START Given data

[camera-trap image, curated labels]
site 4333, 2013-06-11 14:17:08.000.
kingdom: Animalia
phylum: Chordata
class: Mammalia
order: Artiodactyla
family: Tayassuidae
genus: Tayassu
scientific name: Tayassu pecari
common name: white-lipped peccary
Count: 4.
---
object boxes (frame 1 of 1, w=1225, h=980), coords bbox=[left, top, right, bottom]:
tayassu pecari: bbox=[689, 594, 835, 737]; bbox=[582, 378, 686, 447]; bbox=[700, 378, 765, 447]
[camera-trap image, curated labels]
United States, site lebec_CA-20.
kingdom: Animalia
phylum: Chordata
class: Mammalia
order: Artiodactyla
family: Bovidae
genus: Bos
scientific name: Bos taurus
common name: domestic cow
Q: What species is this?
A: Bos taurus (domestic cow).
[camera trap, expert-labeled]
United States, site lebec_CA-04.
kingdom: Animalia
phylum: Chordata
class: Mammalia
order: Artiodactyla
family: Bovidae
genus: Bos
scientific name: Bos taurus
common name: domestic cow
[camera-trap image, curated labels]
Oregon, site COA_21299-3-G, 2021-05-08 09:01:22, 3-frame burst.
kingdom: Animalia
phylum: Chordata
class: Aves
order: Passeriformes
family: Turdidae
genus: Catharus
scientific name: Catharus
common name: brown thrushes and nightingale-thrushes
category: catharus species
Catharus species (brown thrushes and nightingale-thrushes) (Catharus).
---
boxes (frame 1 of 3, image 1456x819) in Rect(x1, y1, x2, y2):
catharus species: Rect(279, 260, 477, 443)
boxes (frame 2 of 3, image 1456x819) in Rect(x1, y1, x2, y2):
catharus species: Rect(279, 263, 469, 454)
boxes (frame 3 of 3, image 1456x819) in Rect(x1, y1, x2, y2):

END Given data

§ **Task description**:
Report, for the data above, every line in which the string "name" appears.

§ **The completed task**:
scientific name: Tayassu pecari
common name: white-lipped peccary
scientific name: Bos taurus
common name: domestic cow
scientific name: Bos taurus
common name: domestic cow
scientific name: Catharus
common name: brown thrushes and nightingale-thrushes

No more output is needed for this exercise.